Show every line of the listing below that contains the string "bbox".

== Raw records ==
____________

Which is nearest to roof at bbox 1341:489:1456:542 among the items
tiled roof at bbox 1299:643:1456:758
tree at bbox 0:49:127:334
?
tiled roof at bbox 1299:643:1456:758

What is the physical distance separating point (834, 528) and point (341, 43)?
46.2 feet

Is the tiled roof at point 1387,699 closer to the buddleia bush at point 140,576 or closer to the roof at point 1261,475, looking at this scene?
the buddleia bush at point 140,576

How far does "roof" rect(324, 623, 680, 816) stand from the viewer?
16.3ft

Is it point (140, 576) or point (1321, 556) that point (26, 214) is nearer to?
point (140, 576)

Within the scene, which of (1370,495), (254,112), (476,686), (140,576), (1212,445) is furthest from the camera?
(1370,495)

____________

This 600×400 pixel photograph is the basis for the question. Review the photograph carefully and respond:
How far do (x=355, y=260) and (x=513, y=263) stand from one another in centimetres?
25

____________

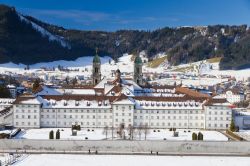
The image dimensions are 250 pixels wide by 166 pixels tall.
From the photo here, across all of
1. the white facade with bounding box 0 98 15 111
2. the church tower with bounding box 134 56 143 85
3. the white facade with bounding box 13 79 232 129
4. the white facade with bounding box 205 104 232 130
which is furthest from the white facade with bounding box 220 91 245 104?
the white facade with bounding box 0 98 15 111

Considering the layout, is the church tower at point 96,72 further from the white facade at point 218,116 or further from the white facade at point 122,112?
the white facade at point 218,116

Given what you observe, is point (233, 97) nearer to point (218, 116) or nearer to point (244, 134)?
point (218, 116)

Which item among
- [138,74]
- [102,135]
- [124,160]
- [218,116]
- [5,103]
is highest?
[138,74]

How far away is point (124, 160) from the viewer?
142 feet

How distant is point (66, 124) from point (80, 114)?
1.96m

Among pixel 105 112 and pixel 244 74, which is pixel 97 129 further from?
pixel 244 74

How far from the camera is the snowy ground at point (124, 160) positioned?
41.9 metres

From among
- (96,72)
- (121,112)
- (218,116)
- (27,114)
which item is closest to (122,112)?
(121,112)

____________

== Output ==
Which is nearest to roof at bbox 1341:489:1456:542 among the items
tiled roof at bbox 1299:643:1456:758
tree at bbox 0:49:127:334
tiled roof at bbox 1299:643:1456:758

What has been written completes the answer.